Comment le leadership Sarkozy-Merkel passe-t-il en Europe

Par , le 08 décembre 2011 à 05h45 , mis à jour le 08 décembre 2011 à 11h05

Dossiers : UE, Crise financière

La crise de la dette met plus que jamais en avant le rôle prédominant de la France et de l'Allemagne dans l'UE. Ce leadership, souvent apparenté à un "condominium", est perçu de manière différente selon les pays. Pour s'en rendre compte, TF1 News a interrogé plusieurs correspondants de presse.

Angela Merkel et Nicolas Sarkozy à l'Elysée, le 5/12/11Angela Merkel et Nicolas Sarkozy à l'Elysée, le 5/12/11 © A.F.P.
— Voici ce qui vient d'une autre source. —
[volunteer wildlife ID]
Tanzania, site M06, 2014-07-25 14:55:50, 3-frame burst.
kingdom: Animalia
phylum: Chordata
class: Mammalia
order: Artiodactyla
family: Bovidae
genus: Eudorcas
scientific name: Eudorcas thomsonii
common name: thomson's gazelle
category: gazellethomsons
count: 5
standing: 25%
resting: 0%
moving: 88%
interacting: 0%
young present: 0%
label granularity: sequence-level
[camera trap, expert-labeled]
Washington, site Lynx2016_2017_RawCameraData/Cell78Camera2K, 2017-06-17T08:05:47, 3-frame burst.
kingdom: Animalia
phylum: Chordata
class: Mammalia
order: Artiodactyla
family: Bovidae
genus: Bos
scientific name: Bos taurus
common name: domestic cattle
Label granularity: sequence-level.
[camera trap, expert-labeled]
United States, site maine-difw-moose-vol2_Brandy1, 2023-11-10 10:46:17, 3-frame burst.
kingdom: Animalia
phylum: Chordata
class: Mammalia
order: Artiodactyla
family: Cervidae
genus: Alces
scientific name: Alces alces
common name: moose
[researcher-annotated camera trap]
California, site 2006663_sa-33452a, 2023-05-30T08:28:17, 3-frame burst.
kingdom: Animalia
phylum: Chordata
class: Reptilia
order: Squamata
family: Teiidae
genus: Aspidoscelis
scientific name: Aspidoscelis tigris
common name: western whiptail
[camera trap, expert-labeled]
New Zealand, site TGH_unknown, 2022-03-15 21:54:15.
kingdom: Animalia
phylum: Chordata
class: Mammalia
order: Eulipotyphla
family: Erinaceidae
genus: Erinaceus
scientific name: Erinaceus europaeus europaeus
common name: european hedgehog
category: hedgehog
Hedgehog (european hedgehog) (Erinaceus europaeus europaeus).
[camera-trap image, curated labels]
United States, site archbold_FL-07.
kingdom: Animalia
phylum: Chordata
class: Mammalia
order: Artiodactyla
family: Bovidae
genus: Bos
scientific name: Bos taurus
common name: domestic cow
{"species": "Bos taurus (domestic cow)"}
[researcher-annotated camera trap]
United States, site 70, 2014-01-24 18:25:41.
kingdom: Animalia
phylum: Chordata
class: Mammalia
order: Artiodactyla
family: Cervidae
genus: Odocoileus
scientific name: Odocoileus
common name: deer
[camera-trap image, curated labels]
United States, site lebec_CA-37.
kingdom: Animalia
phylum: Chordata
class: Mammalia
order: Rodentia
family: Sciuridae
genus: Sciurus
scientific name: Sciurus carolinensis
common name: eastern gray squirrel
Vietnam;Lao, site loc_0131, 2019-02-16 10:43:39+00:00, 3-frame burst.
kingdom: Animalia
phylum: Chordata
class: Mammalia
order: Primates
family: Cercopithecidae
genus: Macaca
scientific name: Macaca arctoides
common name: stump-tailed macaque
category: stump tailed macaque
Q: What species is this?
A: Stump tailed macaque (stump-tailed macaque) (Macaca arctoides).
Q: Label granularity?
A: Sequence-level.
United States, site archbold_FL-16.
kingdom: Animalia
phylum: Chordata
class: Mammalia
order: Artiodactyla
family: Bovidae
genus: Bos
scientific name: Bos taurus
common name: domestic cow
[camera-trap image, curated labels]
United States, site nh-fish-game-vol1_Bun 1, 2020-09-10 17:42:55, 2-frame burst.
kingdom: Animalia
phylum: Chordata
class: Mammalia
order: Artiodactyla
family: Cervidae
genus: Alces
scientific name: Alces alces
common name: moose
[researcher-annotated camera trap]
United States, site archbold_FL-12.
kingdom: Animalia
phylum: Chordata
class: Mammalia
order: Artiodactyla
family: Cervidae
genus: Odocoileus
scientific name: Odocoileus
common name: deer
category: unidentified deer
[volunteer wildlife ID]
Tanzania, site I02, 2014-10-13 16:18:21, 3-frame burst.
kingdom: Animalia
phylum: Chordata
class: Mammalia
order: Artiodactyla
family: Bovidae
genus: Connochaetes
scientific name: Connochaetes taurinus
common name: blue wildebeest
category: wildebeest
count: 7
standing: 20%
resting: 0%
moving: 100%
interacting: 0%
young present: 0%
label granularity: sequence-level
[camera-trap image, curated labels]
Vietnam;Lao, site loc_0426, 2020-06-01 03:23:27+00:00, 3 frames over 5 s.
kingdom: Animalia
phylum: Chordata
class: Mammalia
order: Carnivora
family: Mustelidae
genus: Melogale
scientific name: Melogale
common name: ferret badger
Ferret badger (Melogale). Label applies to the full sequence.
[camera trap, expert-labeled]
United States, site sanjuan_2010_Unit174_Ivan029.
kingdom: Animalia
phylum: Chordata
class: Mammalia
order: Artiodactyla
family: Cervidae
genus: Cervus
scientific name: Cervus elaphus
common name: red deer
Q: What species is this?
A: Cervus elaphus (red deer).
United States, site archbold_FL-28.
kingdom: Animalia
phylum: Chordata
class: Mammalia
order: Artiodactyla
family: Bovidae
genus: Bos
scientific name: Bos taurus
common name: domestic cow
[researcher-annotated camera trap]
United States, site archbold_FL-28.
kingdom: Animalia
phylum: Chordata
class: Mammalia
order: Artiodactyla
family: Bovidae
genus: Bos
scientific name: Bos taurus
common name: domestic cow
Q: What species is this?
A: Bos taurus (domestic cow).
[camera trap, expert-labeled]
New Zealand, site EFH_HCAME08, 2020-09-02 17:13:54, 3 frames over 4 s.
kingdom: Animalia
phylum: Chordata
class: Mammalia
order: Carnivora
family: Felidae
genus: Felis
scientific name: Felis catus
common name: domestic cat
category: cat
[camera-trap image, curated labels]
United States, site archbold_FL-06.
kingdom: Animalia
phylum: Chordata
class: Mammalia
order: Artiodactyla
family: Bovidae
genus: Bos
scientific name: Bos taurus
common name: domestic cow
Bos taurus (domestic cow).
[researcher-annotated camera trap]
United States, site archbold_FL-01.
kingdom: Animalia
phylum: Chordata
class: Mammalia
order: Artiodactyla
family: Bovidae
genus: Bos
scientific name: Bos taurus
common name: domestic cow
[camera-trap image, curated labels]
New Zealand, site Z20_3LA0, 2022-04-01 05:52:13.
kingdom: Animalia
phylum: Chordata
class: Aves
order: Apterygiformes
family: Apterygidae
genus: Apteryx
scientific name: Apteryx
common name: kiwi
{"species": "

"Nous sommes tous concernés par cette crise". A différents degrés selon leur situation économique, qu'ils appartiennent à la zone euro comme l'Italie, les Pays-Bas ou l'Espagne, qu'ils n'en fassent pas partie comme le Royaume-Uni, voire qu'ils n'appartiennent pas du tout à l'Union européenne, comme la Suisse, le mot d'ordre semble aujourd'hui le même dans la plupart des pays du continent.  Et il est relayé par la plupart des journalistes étrangers basés à Paris ou à Bruxelles. "Il faut une solution rapide", relèvent-ils.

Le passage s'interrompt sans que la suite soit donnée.